今回は,子どもから大人になるその過程である思春期の人間関係について学ぶ。
特に思春期は青年期前期として心理学では捉える。青年期は,前期,中期,後期となり,その青年期は,周辺人マージマルマンとも表現される。大人でもない子どもでない,その中間としての約20年間の心理的特徴と対人関係について理解してほしい。
青年期前期,思春期の特徴について。
尾崎豊の15の夜の歌詞は,思春期で揺れ動く青年の心の中を垣間見ることができると同時に,その当時の自分の心を思い出してくれるものだ。これが思春期だと理解できる。

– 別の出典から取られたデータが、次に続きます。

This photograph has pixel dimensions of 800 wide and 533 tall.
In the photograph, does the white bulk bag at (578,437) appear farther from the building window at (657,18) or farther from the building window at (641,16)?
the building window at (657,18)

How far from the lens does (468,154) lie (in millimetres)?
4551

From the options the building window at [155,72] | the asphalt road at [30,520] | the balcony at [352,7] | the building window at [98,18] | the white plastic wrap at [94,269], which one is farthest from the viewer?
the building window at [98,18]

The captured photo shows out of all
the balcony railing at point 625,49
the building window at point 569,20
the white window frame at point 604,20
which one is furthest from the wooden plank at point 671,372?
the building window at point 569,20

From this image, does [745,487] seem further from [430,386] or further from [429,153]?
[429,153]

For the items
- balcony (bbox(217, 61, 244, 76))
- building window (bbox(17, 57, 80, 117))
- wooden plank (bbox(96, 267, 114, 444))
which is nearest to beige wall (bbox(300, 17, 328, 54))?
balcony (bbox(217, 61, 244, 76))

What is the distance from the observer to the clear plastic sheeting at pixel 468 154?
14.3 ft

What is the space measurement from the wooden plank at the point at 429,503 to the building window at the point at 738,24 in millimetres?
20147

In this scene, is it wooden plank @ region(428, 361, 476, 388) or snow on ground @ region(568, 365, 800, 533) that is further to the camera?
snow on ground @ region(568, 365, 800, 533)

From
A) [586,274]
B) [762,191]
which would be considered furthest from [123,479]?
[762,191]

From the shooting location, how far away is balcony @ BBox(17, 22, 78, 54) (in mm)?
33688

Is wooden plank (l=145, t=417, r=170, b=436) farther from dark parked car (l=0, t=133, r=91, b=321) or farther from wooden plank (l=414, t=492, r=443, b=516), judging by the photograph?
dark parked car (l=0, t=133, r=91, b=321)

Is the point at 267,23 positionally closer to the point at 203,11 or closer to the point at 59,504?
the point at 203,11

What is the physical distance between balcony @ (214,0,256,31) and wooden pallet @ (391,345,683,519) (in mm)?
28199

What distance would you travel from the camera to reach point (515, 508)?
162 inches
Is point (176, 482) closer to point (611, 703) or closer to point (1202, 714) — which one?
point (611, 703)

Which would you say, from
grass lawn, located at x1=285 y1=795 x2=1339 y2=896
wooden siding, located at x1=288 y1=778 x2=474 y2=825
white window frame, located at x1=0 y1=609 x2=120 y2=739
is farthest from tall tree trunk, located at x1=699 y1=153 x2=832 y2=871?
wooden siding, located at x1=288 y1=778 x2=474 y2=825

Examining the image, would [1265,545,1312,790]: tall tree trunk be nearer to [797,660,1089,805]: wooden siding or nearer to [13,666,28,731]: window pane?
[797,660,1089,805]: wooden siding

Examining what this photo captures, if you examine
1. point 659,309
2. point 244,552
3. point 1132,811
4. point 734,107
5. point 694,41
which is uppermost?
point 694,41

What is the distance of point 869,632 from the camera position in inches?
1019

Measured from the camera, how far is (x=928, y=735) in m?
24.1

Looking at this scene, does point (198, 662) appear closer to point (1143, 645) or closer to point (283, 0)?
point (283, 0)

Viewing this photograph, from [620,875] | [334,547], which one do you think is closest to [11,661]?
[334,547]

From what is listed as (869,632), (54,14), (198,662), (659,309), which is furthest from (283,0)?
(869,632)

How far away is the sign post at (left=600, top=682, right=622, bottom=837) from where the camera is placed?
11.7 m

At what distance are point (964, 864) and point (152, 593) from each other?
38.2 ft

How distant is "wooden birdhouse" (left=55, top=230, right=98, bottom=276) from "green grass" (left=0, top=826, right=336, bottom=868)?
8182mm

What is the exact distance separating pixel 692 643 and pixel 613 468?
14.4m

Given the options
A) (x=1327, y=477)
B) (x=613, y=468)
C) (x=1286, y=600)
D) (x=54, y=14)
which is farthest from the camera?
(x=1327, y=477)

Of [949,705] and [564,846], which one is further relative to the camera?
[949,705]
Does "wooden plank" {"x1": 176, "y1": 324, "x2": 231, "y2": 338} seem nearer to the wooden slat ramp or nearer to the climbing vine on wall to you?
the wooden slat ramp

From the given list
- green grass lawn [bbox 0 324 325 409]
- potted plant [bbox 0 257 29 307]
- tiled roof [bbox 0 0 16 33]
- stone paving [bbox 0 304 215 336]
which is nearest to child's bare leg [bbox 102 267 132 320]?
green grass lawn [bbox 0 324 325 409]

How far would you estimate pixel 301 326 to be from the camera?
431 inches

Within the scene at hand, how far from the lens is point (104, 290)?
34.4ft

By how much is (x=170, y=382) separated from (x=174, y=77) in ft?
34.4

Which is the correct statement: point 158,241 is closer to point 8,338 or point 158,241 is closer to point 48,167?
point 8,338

どうしてそんなに感情が大きく揺れ動くのか,心理学ではこの時期を「疾風怒濤」といい、揺れ動く感情の中で、家族関係、友人関係や自分の将来どうなっていくのか,自分のことがよくわからない。また、将来の自分に強い不安を抱く。
尾崎豊の「15の夜」の歌詞から思春期の精神的特徴を読み解いてみよう。

思春期の脳の働きについても学ぼう。
まずは,男性ホルモン(アンドロゲン)と女性ホルモン(エストロゲン)の分泌が盛んになり,男の子は男らしく,女の子は女性らしい身体に変化していく。外見上の変化ばかりでなく,この性ホルモンが脳の働きも大きく変えていくのだ。特に,思春期(中学生時代)に入ると扁桃体と海馬の働きに大きく影響していく。女性ホルモンは海馬の働きに強く影響し,女性の記憶力が男性よりも優位に勝るようになる。男性ホルモンは,扁桃体に強く影響し,男性は感情のコントロールの困難さを強く感じるようになる。
資料:男性ホルモンと女性ホルモン ホルモンとは
ところで,脳の働きを捉えるとき,先ずは,3つの区域に分けて捉える。脳幹,大脳辺縁系,れと大脳新皮質である。大脳辺縁系が本能的機能(性欲と食欲),即ち種の保存と,個体維持に関与する器官である。この領域は幼児期から機能しており,特に思春期から働くというわけではない。例えば,好き嫌いという次元は乳児期から既にできあがっている機能である。しかし,思春期になると性ホルモンの影響で,この部位の機能が更に活発となる。このことを感情爆発ということばで表現したりする。感情爆発を抑える働きは,青年期初期は弱いのである。感情を理性で抑える働きは大脳新皮質の前頭葉の前部,前頭前野の機能である。前頭前野の機能がそれなりに整ってくるのは青年期後期からであり,30歳頃までには前頭前野の機能が完成していくと言われる。しかしながら,この部位の発達は人生そのもので有り,死ぬまで完成しない部位である。それだけ,個人差が大きく反映する部位で有り,個々人の人生そのもののを反映する部位であるといえる。
課題:今日の講義と照らし合わせて,自分の思春期を振り返り,感想を提出してください。